Doug Smith

Personal information
- Full name: Douglas Baigrie Smith
- Date of birth: 9 March 1937
- Place of birth: Aberdeen, Scotland
- Date of death: 5 December 2012 (aged 75)
- Position(s): Centre half

Youth career
- 0000?–1958: Aberdeen Lads Club

Senior career*
- Years: Team / Apps / (Gls)
- 1958–76: Dundee United / 456 / (17)
- 1967: → Dallas Tornado (loan)

= Doug Smith (footballer, born 1937) =

Scottish footballer

Douglas Baigrie Smith (9 March 1937 – 5 December 2012) was a Scottish footballer who played as a centre half. Smith spent his entire senior career with Dundee United, making over 600 appearances for the club between 1959 and 1976. He later joined the club's board of directors and was chairman from 2000 until 2002.

==Early life==
Doug Smith was born in Aberdeen, one of four brothers. Two of the others would also go on to play senior football: Dave, who played for Aberdeen, Rangers and Scotland, and Hugh, who played for Forfar Athletic and Greenock Morton.

==Playing career==
Smith began his career with local junior team Aberdeen Lads Club, while also serving an apprenticeship as a painter and decorator. Initially a right-half, alongside Ron Yeats at centre-half, he converted to the latter position when Yeats was signed by Dundee United in 1957. After completing his apprenticeship, Smith also signed for Dundee United in 1958, where he would spend his entire senior career. With Yeats established in the first team despite being on national service, Smith initially played in the reserves, making his first team debut in September 1959 when Yeats' army duties meant he was unavailable for a midweek match.

Yeats was transferred to Liverpool in 1961, allowing Smith to establish himself in the first team, and he went to miss only four matches over the next ten seasons. He helped Dundee United become established in the top division of Scottish football, qualifying for European competition for the first time in 1966, and was part of the team that defeated Barcelona home and away in United's European debut. By the 1970–71 season, Smith had become the teams's captain and also their regular penalty taker. He captained United to the 1974 Scottish Cup Final, their first appearance in the final, where they lost 3–0 to Celtic; that runners-up medal was the closest Smith came to winning a major honour.

(Part of a data file)
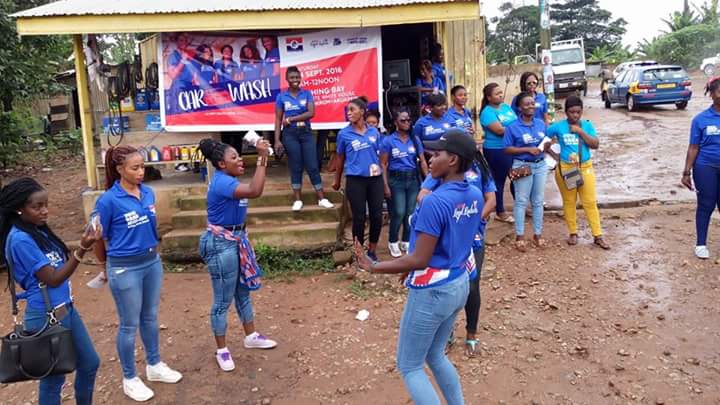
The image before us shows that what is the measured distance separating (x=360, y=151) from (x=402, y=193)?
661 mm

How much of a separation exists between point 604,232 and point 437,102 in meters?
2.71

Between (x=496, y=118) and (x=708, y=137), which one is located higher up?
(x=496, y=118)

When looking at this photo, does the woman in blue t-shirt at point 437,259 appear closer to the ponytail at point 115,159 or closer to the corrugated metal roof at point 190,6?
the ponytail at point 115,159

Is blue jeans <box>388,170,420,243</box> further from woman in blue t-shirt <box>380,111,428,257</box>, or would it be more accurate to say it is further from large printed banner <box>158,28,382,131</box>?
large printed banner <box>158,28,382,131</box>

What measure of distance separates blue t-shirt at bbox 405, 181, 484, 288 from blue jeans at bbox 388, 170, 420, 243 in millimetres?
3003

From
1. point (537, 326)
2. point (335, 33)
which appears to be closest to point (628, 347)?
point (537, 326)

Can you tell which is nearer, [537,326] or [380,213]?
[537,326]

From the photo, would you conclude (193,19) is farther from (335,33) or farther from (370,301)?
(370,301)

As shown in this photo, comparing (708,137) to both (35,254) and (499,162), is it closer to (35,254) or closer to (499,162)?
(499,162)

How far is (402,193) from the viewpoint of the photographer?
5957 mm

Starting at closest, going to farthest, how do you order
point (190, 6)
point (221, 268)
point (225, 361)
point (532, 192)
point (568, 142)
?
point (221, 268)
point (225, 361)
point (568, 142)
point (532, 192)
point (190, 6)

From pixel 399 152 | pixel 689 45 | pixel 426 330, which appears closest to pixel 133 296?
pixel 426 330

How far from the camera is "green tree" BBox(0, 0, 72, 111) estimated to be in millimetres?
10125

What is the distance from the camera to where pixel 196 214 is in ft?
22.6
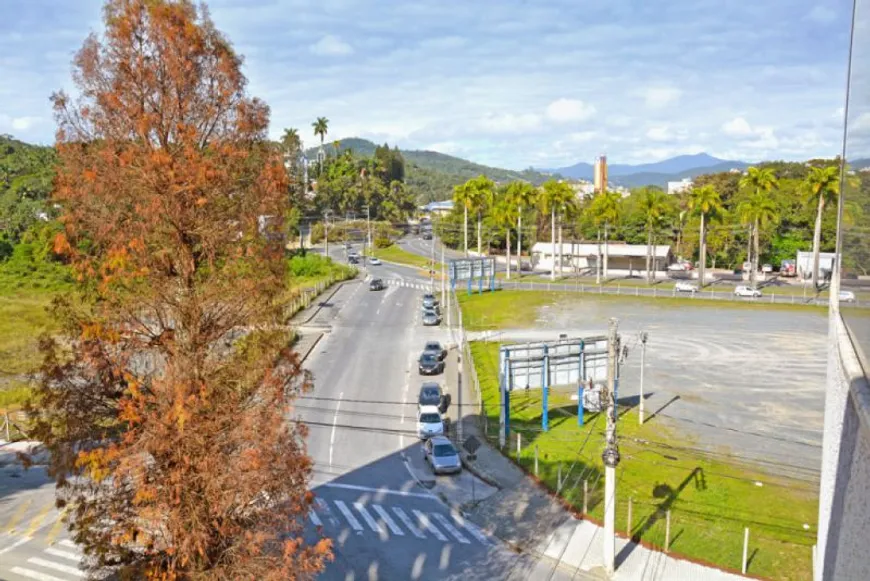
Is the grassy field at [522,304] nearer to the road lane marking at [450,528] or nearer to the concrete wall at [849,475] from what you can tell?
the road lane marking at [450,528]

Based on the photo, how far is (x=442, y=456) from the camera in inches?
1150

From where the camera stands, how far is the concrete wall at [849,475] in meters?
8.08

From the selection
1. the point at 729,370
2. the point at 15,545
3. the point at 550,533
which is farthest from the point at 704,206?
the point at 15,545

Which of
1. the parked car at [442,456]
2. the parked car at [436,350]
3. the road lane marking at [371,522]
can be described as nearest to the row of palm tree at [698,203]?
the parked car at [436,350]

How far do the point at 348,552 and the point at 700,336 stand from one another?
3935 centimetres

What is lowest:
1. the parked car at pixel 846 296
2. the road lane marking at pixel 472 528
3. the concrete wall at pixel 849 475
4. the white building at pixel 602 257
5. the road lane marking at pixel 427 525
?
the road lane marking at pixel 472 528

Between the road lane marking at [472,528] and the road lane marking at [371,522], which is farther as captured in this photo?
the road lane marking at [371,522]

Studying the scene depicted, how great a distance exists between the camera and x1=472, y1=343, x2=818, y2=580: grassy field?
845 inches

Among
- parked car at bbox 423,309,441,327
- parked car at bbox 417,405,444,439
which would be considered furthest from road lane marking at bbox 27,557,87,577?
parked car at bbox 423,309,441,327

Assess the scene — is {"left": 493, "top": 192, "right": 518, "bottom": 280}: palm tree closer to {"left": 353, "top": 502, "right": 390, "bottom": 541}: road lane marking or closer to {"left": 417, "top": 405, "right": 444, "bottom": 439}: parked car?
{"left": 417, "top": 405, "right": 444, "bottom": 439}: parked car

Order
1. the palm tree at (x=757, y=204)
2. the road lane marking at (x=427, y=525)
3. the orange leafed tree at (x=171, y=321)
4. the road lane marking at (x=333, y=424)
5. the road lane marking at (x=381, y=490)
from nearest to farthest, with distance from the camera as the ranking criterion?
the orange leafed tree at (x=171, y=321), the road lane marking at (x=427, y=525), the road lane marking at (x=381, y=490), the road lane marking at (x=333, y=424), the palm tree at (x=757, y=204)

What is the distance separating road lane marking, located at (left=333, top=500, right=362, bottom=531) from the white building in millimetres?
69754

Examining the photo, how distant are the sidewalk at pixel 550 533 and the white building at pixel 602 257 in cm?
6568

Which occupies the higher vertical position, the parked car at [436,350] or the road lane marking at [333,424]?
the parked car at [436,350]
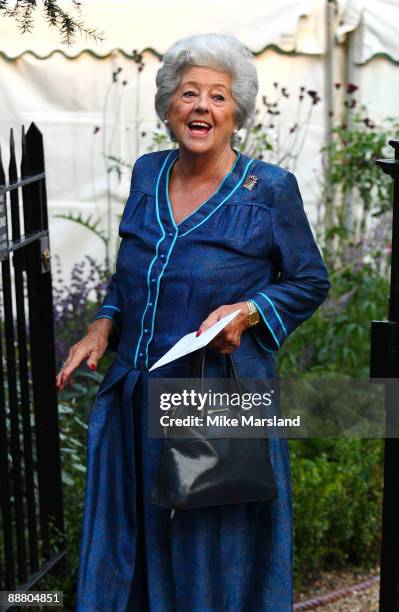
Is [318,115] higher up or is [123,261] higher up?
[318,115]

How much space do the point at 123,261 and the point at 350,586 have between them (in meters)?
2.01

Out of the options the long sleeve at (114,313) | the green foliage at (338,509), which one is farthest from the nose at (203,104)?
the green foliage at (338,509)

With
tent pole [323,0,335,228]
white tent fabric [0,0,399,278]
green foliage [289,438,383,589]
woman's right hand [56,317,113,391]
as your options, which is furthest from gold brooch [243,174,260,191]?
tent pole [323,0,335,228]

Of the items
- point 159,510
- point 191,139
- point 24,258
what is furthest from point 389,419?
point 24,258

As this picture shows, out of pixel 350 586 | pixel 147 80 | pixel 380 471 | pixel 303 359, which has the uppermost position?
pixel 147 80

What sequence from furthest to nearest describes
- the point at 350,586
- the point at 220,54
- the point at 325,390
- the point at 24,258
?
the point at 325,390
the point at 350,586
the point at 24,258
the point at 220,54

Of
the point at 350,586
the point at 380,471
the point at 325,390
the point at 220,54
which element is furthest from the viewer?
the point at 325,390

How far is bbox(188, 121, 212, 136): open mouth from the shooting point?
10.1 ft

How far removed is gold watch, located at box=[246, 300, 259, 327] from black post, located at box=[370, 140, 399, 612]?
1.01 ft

---

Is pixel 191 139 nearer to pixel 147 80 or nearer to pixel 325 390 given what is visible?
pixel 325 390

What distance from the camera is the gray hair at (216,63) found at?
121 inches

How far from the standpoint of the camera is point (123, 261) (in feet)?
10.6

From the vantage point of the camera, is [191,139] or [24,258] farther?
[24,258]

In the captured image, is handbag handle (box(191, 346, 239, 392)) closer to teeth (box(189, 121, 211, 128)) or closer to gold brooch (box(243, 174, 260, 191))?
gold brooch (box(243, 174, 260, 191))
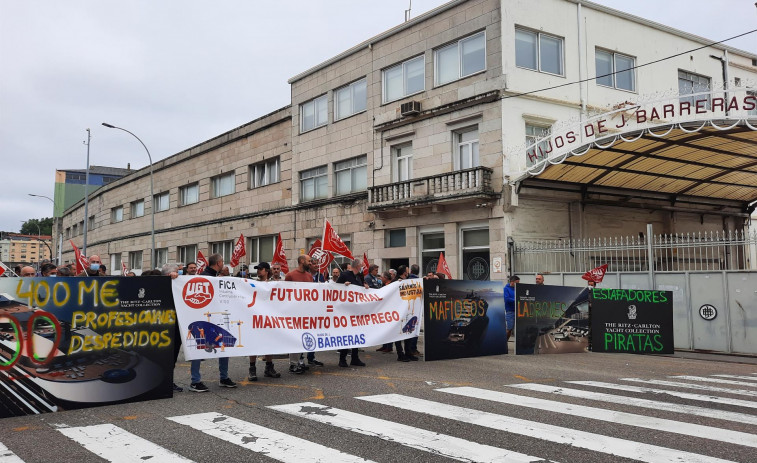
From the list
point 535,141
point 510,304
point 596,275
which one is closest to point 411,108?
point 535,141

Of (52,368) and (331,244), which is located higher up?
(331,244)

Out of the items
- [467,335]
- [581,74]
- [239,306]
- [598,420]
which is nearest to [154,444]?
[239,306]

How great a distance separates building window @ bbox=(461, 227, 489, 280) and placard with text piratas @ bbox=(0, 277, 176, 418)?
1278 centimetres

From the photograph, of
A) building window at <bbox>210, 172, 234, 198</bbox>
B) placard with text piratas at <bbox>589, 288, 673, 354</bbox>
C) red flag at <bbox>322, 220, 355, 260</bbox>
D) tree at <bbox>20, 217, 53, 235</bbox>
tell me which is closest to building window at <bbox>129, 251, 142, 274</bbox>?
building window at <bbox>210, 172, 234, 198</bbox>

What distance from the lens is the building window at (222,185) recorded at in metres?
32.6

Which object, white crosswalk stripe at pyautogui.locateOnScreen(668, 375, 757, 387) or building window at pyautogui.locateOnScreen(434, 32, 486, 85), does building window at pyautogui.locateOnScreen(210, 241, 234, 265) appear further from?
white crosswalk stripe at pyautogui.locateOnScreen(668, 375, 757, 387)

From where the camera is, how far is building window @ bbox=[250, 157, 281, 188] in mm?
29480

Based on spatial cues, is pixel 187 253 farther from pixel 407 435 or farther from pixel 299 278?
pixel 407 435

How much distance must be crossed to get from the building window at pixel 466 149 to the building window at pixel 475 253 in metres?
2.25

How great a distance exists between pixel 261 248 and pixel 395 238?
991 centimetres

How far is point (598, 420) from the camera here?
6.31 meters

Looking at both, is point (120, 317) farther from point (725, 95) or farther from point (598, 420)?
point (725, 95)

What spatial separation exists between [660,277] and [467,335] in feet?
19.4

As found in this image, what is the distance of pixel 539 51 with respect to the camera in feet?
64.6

...

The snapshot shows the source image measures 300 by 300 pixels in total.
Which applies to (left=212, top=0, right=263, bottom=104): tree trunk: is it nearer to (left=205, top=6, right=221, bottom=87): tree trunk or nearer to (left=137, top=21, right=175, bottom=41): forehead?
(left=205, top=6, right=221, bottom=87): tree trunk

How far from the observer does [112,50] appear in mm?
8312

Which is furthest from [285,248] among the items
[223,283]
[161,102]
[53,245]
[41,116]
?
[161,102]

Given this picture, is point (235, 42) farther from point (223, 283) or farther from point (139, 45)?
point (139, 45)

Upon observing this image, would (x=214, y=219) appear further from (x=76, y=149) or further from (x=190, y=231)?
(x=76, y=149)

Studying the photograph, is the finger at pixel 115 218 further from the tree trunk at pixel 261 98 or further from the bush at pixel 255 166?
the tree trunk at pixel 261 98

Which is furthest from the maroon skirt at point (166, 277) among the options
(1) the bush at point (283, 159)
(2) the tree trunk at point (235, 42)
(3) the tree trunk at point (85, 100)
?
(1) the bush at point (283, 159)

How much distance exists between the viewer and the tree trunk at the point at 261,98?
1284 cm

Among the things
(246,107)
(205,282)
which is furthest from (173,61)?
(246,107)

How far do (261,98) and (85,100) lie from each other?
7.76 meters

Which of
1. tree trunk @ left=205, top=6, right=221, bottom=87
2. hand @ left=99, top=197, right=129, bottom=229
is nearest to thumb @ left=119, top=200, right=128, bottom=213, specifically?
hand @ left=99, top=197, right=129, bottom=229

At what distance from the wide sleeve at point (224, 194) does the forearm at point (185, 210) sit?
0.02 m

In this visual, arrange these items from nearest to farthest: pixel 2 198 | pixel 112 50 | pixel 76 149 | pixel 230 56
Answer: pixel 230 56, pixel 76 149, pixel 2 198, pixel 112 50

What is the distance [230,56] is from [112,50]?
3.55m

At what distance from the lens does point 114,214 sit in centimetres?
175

▶ _OBJECTIVE_: Write the next part of the article on footballer Doug Smith, picking up after its last sentence.

▶ _RESULT_:
Smith made his final appearance for Dundee United in January 1976. In total, he appeared in 628 competitive matches for the club, never receiving a booking throughout his playing career.

==Administrative career==
Smith returned to Dundee United in 1983, when he was invited to join the club's board of directors. In 1992, Smith was elected as vice-chairman, under chairman Jim McLean. Smith became chairman in October 2000 following McLean's resignation, although the latter retained his majority shareholding. In January 2002, a consortium involving McLean ousted the existing board at an extraordinary general meeting, leading to the end of Smith's 44-year association with the club.

As well as his club commitments, Smith served on various Scottish Football Association (SFA) and Scottish Football League (SFL) committees and was appointed as president of the SFL for a term beginning in 1997.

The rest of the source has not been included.